Eric Lorberer was so thrilled to be introducing writer Joy Williams at the Twin Cities Book Festival on Saturday that he could hardly believe it was true.
"So somebody tweet it so I'll believe it," he said, a joke, of course, since Lorberer is not on social media—not on Twitter, not on Facebook, only occasionally on e-mail.
But there was Williams, in black cowboy boots and sunglasses, smiling broadly, standing up, reading her classic story, "Escapes," which was the title piece of a 1990 collection and is now included in her new book, "The Visiting Privilege."
"Writers pretty much line up to praise the grace and mastery that she brings," Lorberer said. He wasn't't the only one in awe of Williams; British novelist Rupert Thomson, himself a featured author at the event, was in the front row, and later he tweeted (because he is on Twitter), "Would not have missed Joy Williams reading 'Escapes' for the world @TCBF15."
Williams is 71, thin and wiry. Her stories are "quirky and ominous," said the New York Times; the "dark at the end of the tunnel."
The characters are children in danger, children who are abandoned or neglected; people on the edge; and animals, always animals.
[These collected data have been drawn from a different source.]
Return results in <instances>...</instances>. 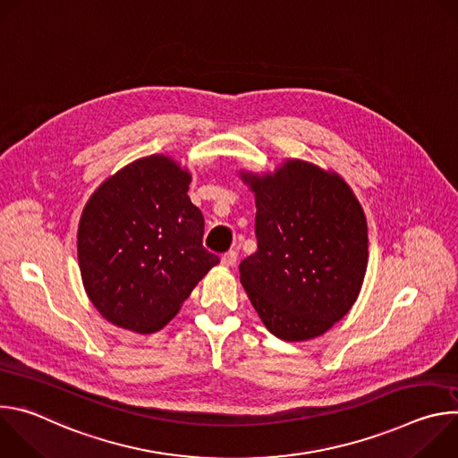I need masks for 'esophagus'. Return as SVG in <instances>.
Listing matches in <instances>:
<instances>
[{
  "label": "esophagus",
  "instance_id": "1",
  "mask_svg": "<svg viewBox=\"0 0 458 458\" xmlns=\"http://www.w3.org/2000/svg\"><path fill=\"white\" fill-rule=\"evenodd\" d=\"M235 263H237V251L235 250H230V251L223 253V257H221L223 267H233Z\"/></svg>",
  "mask_w": 458,
  "mask_h": 458
}]
</instances>
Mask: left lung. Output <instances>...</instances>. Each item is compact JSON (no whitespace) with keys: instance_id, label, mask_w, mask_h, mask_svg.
I'll use <instances>...</instances> for the list:
<instances>
[{"instance_id":"8db88e82","label":"left lung","mask_w":458,"mask_h":458,"mask_svg":"<svg viewBox=\"0 0 458 458\" xmlns=\"http://www.w3.org/2000/svg\"><path fill=\"white\" fill-rule=\"evenodd\" d=\"M255 191L257 251L241 284L283 341L322 335L353 306L368 265V226L350 186L292 159L276 174H241Z\"/></svg>"}]
</instances>
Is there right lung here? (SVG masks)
I'll list each match as a JSON object with an SVG mask.
<instances>
[{"instance_id":"obj_1","label":"right lung","mask_w":458,"mask_h":458,"mask_svg":"<svg viewBox=\"0 0 458 458\" xmlns=\"http://www.w3.org/2000/svg\"><path fill=\"white\" fill-rule=\"evenodd\" d=\"M190 174L165 156L130 163L87 203L78 232L85 290L115 326L152 334L219 257L203 246L205 217L188 198Z\"/></svg>"}]
</instances>
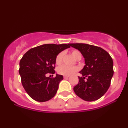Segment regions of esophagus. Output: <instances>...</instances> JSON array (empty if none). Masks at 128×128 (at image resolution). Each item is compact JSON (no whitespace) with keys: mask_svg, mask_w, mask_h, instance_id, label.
Here are the masks:
<instances>
[{"mask_svg":"<svg viewBox=\"0 0 128 128\" xmlns=\"http://www.w3.org/2000/svg\"><path fill=\"white\" fill-rule=\"evenodd\" d=\"M68 77H69V76H64V79H67V78H68Z\"/></svg>","mask_w":128,"mask_h":128,"instance_id":"obj_1","label":"esophagus"}]
</instances>
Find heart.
<instances>
[{
    "instance_id": "heart-1",
    "label": "heart",
    "mask_w": 128,
    "mask_h": 128,
    "mask_svg": "<svg viewBox=\"0 0 128 128\" xmlns=\"http://www.w3.org/2000/svg\"><path fill=\"white\" fill-rule=\"evenodd\" d=\"M72 55L76 59L80 60L82 57L81 53L79 52L78 50H72L71 52ZM64 57V52H61L57 55L55 58V63L57 65H60L62 62V59ZM78 70V68L76 66H67L66 65H62L58 67L57 70V72L60 74L64 76H70L73 74L74 73L76 72Z\"/></svg>"
}]
</instances>
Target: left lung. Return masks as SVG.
Listing matches in <instances>:
<instances>
[{
  "mask_svg": "<svg viewBox=\"0 0 128 128\" xmlns=\"http://www.w3.org/2000/svg\"><path fill=\"white\" fill-rule=\"evenodd\" d=\"M70 46L80 51L86 62L79 72L82 76H79V83L73 88L74 92L88 102L100 99L109 88L114 74L112 58L106 50L96 46L84 43H72Z\"/></svg>",
  "mask_w": 128,
  "mask_h": 128,
  "instance_id": "obj_1",
  "label": "left lung"
}]
</instances>
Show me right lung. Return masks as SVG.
I'll return each instance as SVG.
<instances>
[{
    "instance_id": "obj_1",
    "label": "right lung",
    "mask_w": 128,
    "mask_h": 128,
    "mask_svg": "<svg viewBox=\"0 0 128 128\" xmlns=\"http://www.w3.org/2000/svg\"><path fill=\"white\" fill-rule=\"evenodd\" d=\"M70 44H46L29 50L20 61L19 73L22 86L32 99L46 102L55 96L62 75L46 77L48 73H55V58Z\"/></svg>"
}]
</instances>
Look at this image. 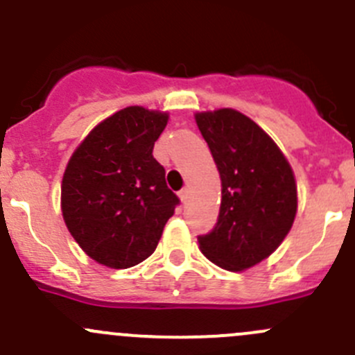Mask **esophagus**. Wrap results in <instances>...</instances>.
<instances>
[{
  "label": "esophagus",
  "mask_w": 355,
  "mask_h": 355,
  "mask_svg": "<svg viewBox=\"0 0 355 355\" xmlns=\"http://www.w3.org/2000/svg\"><path fill=\"white\" fill-rule=\"evenodd\" d=\"M187 196H189V191H187V189H182V191L180 192H178V198H180V200H182V202H187Z\"/></svg>",
  "instance_id": "obj_1"
}]
</instances>
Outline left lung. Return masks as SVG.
<instances>
[{
    "label": "left lung",
    "mask_w": 355,
    "mask_h": 355,
    "mask_svg": "<svg viewBox=\"0 0 355 355\" xmlns=\"http://www.w3.org/2000/svg\"><path fill=\"white\" fill-rule=\"evenodd\" d=\"M221 178L213 230L199 235L204 256L242 271L266 259L292 228L297 187L288 161L250 118L225 108L196 114Z\"/></svg>",
    "instance_id": "obj_1"
}]
</instances>
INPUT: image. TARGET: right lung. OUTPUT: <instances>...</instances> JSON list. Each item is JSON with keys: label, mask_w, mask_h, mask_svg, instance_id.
Masks as SVG:
<instances>
[{"label": "right lung", "mask_w": 355, "mask_h": 355, "mask_svg": "<svg viewBox=\"0 0 355 355\" xmlns=\"http://www.w3.org/2000/svg\"><path fill=\"white\" fill-rule=\"evenodd\" d=\"M166 113L128 106L98 125L71 155L63 175L62 213L89 257L114 270L155 252L180 204L153 157Z\"/></svg>", "instance_id": "add662e5"}]
</instances>
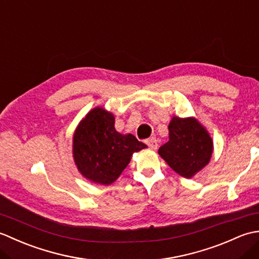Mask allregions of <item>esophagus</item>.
<instances>
[{
	"mask_svg": "<svg viewBox=\"0 0 259 259\" xmlns=\"http://www.w3.org/2000/svg\"><path fill=\"white\" fill-rule=\"evenodd\" d=\"M146 144L149 146L151 149H157V148H158V140L156 138H153V137H152V138L148 139L146 141Z\"/></svg>",
	"mask_w": 259,
	"mask_h": 259,
	"instance_id": "obj_1",
	"label": "esophagus"
}]
</instances>
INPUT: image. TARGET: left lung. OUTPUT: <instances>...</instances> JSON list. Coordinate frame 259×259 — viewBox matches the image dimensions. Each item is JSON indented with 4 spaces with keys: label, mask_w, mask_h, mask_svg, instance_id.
Instances as JSON below:
<instances>
[{
    "label": "left lung",
    "mask_w": 259,
    "mask_h": 259,
    "mask_svg": "<svg viewBox=\"0 0 259 259\" xmlns=\"http://www.w3.org/2000/svg\"><path fill=\"white\" fill-rule=\"evenodd\" d=\"M168 129L169 141L159 148V155L176 172L191 178L210 160L211 138L194 118L174 117Z\"/></svg>",
    "instance_id": "obj_1"
}]
</instances>
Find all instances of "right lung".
Listing matches in <instances>:
<instances>
[{"instance_id":"right-lung-1","label":"right lung","mask_w":259,"mask_h":259,"mask_svg":"<svg viewBox=\"0 0 259 259\" xmlns=\"http://www.w3.org/2000/svg\"><path fill=\"white\" fill-rule=\"evenodd\" d=\"M147 146L133 135H121L114 129V117L96 108L82 120L73 136V157L85 178L101 185L117 179L136 151Z\"/></svg>"}]
</instances>
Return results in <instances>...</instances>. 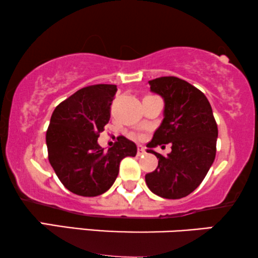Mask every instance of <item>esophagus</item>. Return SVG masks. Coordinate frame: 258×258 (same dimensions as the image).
<instances>
[{"label":"esophagus","instance_id":"1","mask_svg":"<svg viewBox=\"0 0 258 258\" xmlns=\"http://www.w3.org/2000/svg\"><path fill=\"white\" fill-rule=\"evenodd\" d=\"M144 153H146V148H144L143 146H139V147H137V154H139V155H143Z\"/></svg>","mask_w":258,"mask_h":258}]
</instances>
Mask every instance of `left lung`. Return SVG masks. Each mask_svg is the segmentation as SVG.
<instances>
[{"instance_id":"obj_1","label":"left lung","mask_w":258,"mask_h":258,"mask_svg":"<svg viewBox=\"0 0 258 258\" xmlns=\"http://www.w3.org/2000/svg\"><path fill=\"white\" fill-rule=\"evenodd\" d=\"M149 86L163 98L164 118L147 144V151L158 158V165L146 175V183L155 195L178 200L202 183L214 163L217 124L206 95L186 81L164 76L149 81ZM168 143H172L168 157L152 150Z\"/></svg>"}]
</instances>
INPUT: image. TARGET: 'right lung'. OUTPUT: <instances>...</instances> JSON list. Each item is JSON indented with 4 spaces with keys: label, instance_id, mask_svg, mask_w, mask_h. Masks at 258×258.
<instances>
[{
    "label": "right lung",
    "instance_id": "right-lung-1",
    "mask_svg": "<svg viewBox=\"0 0 258 258\" xmlns=\"http://www.w3.org/2000/svg\"><path fill=\"white\" fill-rule=\"evenodd\" d=\"M116 91L115 84L82 88L51 115L45 135L49 162L62 184L76 195H102L114 184L123 158L136 156V144L124 136L108 151L97 143L110 119Z\"/></svg>",
    "mask_w": 258,
    "mask_h": 258
}]
</instances>
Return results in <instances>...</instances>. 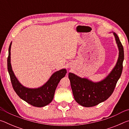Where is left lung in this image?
Returning a JSON list of instances; mask_svg holds the SVG:
<instances>
[{"label":"left lung","instance_id":"obj_1","mask_svg":"<svg viewBox=\"0 0 129 129\" xmlns=\"http://www.w3.org/2000/svg\"><path fill=\"white\" fill-rule=\"evenodd\" d=\"M119 50L116 64L106 77L99 82H93L86 78H81L72 73H69L74 98L80 105L94 106L104 102L112 94L117 82L122 74L124 59V51L117 35L113 32Z\"/></svg>","mask_w":129,"mask_h":129}]
</instances>
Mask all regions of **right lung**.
<instances>
[{
    "instance_id": "obj_1",
    "label": "right lung",
    "mask_w": 129,
    "mask_h": 129,
    "mask_svg": "<svg viewBox=\"0 0 129 129\" xmlns=\"http://www.w3.org/2000/svg\"><path fill=\"white\" fill-rule=\"evenodd\" d=\"M11 45L12 42L10 43L8 49L7 68L11 81L15 91L21 99L34 106L41 108L48 105L53 99L54 92L60 81L66 75L67 72L66 69H62L55 72L48 81L39 88H27L19 81L12 71L11 64Z\"/></svg>"
}]
</instances>
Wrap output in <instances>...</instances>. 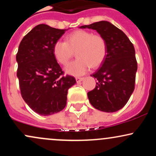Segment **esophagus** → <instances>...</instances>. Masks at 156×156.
Returning a JSON list of instances; mask_svg holds the SVG:
<instances>
[{
  "label": "esophagus",
  "mask_w": 156,
  "mask_h": 156,
  "mask_svg": "<svg viewBox=\"0 0 156 156\" xmlns=\"http://www.w3.org/2000/svg\"><path fill=\"white\" fill-rule=\"evenodd\" d=\"M76 80L77 83H80V82H81L82 80H84V78H76Z\"/></svg>",
  "instance_id": "1"
}]
</instances>
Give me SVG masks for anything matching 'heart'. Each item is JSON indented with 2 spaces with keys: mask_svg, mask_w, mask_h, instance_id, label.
Returning a JSON list of instances; mask_svg holds the SVG:
<instances>
[{
  "mask_svg": "<svg viewBox=\"0 0 156 156\" xmlns=\"http://www.w3.org/2000/svg\"><path fill=\"white\" fill-rule=\"evenodd\" d=\"M75 52L78 58L68 64L65 71L72 76H82L92 67H98L103 63L106 55V43L101 35L78 30L69 34L66 42L58 39L53 44L55 59L63 65L72 58Z\"/></svg>",
  "mask_w": 156,
  "mask_h": 156,
  "instance_id": "heart-1",
  "label": "heart"
}]
</instances>
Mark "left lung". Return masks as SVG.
<instances>
[{
  "mask_svg": "<svg viewBox=\"0 0 156 156\" xmlns=\"http://www.w3.org/2000/svg\"><path fill=\"white\" fill-rule=\"evenodd\" d=\"M80 28L96 30L106 43L101 67L91 76L98 82L95 88L87 93L89 102L101 112H117L128 103L135 87L137 62L133 44L124 32L108 21Z\"/></svg>",
  "mask_w": 156,
  "mask_h": 156,
  "instance_id": "1",
  "label": "left lung"
}]
</instances>
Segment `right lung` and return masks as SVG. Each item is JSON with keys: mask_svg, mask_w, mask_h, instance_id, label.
<instances>
[{"mask_svg": "<svg viewBox=\"0 0 156 156\" xmlns=\"http://www.w3.org/2000/svg\"><path fill=\"white\" fill-rule=\"evenodd\" d=\"M65 31L39 24L23 37L16 55L21 95L34 112L42 116L63 110L68 89L76 83L74 77L63 76L53 53V44Z\"/></svg>", "mask_w": 156, "mask_h": 156, "instance_id": "add662e5", "label": "right lung"}]
</instances>
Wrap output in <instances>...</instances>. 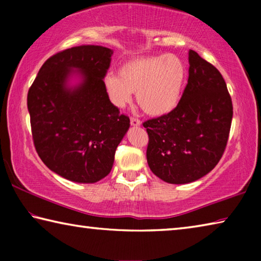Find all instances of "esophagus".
Instances as JSON below:
<instances>
[{
    "label": "esophagus",
    "instance_id": "esophagus-1",
    "mask_svg": "<svg viewBox=\"0 0 261 261\" xmlns=\"http://www.w3.org/2000/svg\"><path fill=\"white\" fill-rule=\"evenodd\" d=\"M130 123L132 126H140V124H141L140 120H138V118H136V117H131Z\"/></svg>",
    "mask_w": 261,
    "mask_h": 261
}]
</instances>
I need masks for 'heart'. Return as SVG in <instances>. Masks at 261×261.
Wrapping results in <instances>:
<instances>
[{"label":"heart","instance_id":"obj_1","mask_svg":"<svg viewBox=\"0 0 261 261\" xmlns=\"http://www.w3.org/2000/svg\"><path fill=\"white\" fill-rule=\"evenodd\" d=\"M187 67L176 55L136 56L118 67L117 76L109 73L105 88L115 107L124 108L137 92V101L151 116H165L177 107L182 99Z\"/></svg>","mask_w":261,"mask_h":261}]
</instances>
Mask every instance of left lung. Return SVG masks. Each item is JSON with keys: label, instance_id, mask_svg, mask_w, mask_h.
Here are the masks:
<instances>
[{"label": "left lung", "instance_id": "8db88e82", "mask_svg": "<svg viewBox=\"0 0 261 261\" xmlns=\"http://www.w3.org/2000/svg\"><path fill=\"white\" fill-rule=\"evenodd\" d=\"M189 79L173 112L144 122L149 169L170 184L191 183L208 174L226 149L232 102L222 74L189 51Z\"/></svg>", "mask_w": 261, "mask_h": 261}]
</instances>
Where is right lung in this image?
<instances>
[{"label": "right lung", "mask_w": 261, "mask_h": 261, "mask_svg": "<svg viewBox=\"0 0 261 261\" xmlns=\"http://www.w3.org/2000/svg\"><path fill=\"white\" fill-rule=\"evenodd\" d=\"M113 50L86 45L49 57L28 94L35 149L63 178L95 183L112 170L115 152L130 120L110 102L103 79ZM77 74L81 83L69 87Z\"/></svg>", "instance_id": "obj_1"}]
</instances>
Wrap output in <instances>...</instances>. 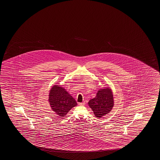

"We don't rule the world as much as we think we do," Williams told the festival crowd. "So much of it is inhuman. An animal blesses the story for me. Every story needs an animal."
Williams writes short stories, novels, and essays—her essays, she says, are not balanced or measured, but fierce. "I don't care about them being balanced. I don't care about them being subtle," she said. "I want to produce rage in the reader."